Aldeacentenera está al oeste de Cáceres, dentro de la comarca de Trujillo. El pueblo ronda los seiscientos habitantes y se asienta entre campos de cereal y dehesas abiertas. El terreno es suave, con lomas bajas y caminos agrícolas que salen del casco urbano casi sin que uno se dé cuenta. A unos 570 metros de altitud, el horizonte queda bastante despejado; cuando el aire está limpio se ve lejos, sobre todo al final de la tarde.
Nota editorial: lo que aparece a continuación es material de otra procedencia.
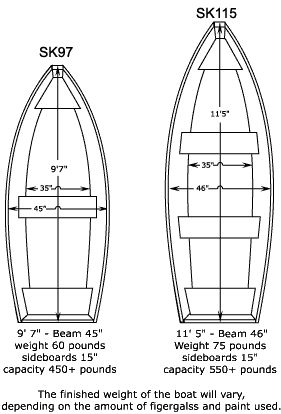 Skiff Style Wooden Boat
No hay rutas preparadas ni señalización turística en exceso. Lo que hay son caminos de tierra usados por tractores, senderos entre fincas y alguna vereda que conecta con explotaciones ganaderas de alrededor. Si te gusta caminar, conviene llevar agua y evitar las horas centrales en verano: el sol aquí cae recto y la sombra escasea.

Calles de piedra y casas con patio

El casco urbano mantiene muchas casas de mampostería y granito. Algunas tienen portones grandes de madera, de los que se abrían para meter el carro o guardar aperos. Otras enseñan balcones de hierro y fachadas encaladas que el sol va desgastando con los años.

En varias viviendas todavía se adivinan los patios interiores con vigas de madera. En verano suelen aparecer macetas de geranios, y no es raro que alguien tenga unas tomateras o pimientos creciendo en un rincón del corral.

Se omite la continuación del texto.